Here’s an interesting blog post about a private school’s plan to rollout an iPad 2 for each high school student.

The post is incomplete. It doesn’t mention any of the large-scale system problems they will surely encounter, such as:

  • the fact that students will lose their iPads.
  • They will sell them.
  • They will forget them.
  • They will break them.
  • They will load them up with games, music, movies and content that may or may not be ‘educational’ or age appropriate.
  • They will put Netflix on the iPad and have their favorite DeGrassi or Glee episodes at a fingertip’s beck and call.
  • They will record the teacher’s rants and post it on YouTube before the recess bell even sounds.

There is often so much more impact when implementing a new technology if stakeholders have a fully-baked understanding of what it means and how it will make a difference.
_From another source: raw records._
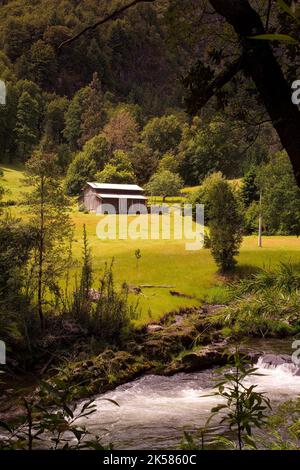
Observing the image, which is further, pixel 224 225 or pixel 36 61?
pixel 36 61

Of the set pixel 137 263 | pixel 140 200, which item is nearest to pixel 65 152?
pixel 140 200

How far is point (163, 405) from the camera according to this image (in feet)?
58.2

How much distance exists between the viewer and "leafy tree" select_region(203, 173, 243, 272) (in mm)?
38250

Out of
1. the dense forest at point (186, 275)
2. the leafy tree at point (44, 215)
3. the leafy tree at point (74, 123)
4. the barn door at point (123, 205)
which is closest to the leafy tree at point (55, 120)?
the leafy tree at point (74, 123)

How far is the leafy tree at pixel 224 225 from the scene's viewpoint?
38.2 m

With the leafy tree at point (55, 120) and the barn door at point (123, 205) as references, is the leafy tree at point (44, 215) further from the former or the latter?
the leafy tree at point (55, 120)

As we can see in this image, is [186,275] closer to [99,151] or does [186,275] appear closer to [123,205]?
[123,205]

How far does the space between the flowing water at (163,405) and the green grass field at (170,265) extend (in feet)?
25.1

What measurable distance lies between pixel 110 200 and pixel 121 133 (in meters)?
64.4

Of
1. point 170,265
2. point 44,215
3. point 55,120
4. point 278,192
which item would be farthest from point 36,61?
point 44,215

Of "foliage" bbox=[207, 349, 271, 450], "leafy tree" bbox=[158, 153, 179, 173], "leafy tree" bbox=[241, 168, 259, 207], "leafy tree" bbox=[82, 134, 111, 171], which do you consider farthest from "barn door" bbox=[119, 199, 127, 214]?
"foliage" bbox=[207, 349, 271, 450]

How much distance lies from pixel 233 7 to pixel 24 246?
68.2ft
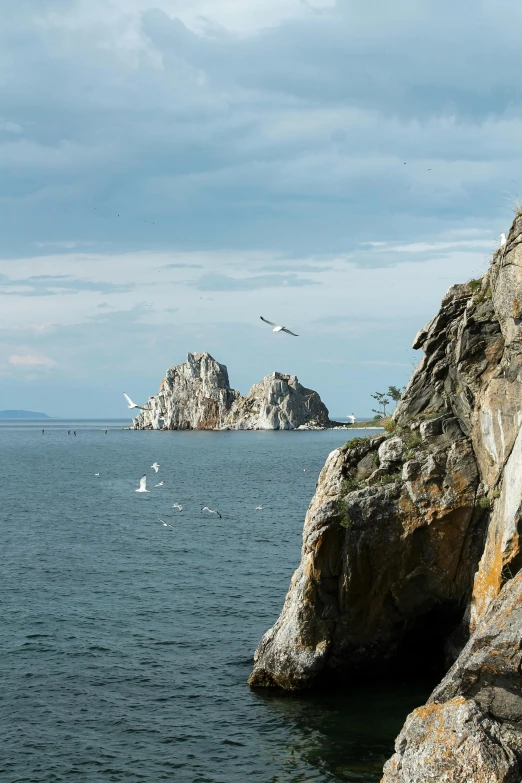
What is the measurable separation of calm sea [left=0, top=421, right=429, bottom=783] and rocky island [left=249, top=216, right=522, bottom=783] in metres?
1.45

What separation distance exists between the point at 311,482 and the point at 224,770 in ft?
203

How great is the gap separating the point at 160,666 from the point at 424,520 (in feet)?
31.2

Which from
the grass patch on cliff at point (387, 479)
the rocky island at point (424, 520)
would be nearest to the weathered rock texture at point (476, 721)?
the rocky island at point (424, 520)

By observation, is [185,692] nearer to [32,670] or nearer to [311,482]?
[32,670]

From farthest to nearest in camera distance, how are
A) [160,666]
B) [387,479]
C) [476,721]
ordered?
[160,666]
[387,479]
[476,721]

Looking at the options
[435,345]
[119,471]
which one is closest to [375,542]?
[435,345]

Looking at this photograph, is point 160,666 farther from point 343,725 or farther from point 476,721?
point 476,721

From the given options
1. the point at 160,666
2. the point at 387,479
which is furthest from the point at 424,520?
the point at 160,666

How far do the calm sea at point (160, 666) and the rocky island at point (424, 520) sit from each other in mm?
1448

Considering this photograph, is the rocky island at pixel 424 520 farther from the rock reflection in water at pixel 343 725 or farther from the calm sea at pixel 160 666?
the calm sea at pixel 160 666

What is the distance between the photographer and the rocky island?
2053 centimetres

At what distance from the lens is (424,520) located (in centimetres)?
2183

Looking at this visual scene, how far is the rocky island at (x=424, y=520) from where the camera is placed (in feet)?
67.4

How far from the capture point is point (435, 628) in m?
23.0
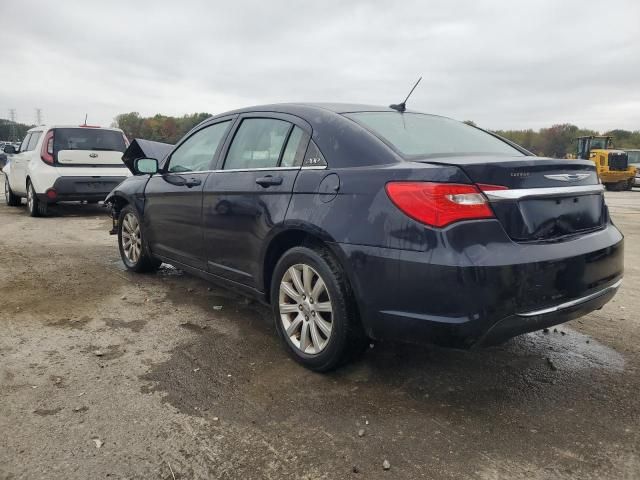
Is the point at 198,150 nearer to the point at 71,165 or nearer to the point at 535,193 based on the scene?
the point at 535,193

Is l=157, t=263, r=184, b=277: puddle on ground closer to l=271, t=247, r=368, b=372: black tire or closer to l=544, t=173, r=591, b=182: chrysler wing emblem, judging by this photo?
l=271, t=247, r=368, b=372: black tire

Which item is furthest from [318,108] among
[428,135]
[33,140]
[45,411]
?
[33,140]

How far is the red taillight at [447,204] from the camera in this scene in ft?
7.91

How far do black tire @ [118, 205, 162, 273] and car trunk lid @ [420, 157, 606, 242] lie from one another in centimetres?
343

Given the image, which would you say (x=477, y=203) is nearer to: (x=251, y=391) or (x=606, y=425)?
(x=606, y=425)

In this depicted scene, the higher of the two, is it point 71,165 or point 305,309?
point 71,165

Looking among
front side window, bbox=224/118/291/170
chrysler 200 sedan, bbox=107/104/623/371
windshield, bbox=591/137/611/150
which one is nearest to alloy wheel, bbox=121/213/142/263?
chrysler 200 sedan, bbox=107/104/623/371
I remember years ago, when schools were first deploying PCs in classrooms, most of the machines sat in the back of the room, unplugged and rarely used until they were ultimately rendered hopelessly obsolete. Billions of dollars later, there is now a PC on every desk, a laptop in every home and hardly a dent on the productivity or effective adoption scale.

In the case of PCs, the planners forgot to consider that the supervision and technical skill to maintain the effort was far beyond the skills of the teacher or the IT staff of the school (ie, they have these only recently). I don’t know the whole story here, and the blog post doesn’t elaborate, but have they really thought this one through?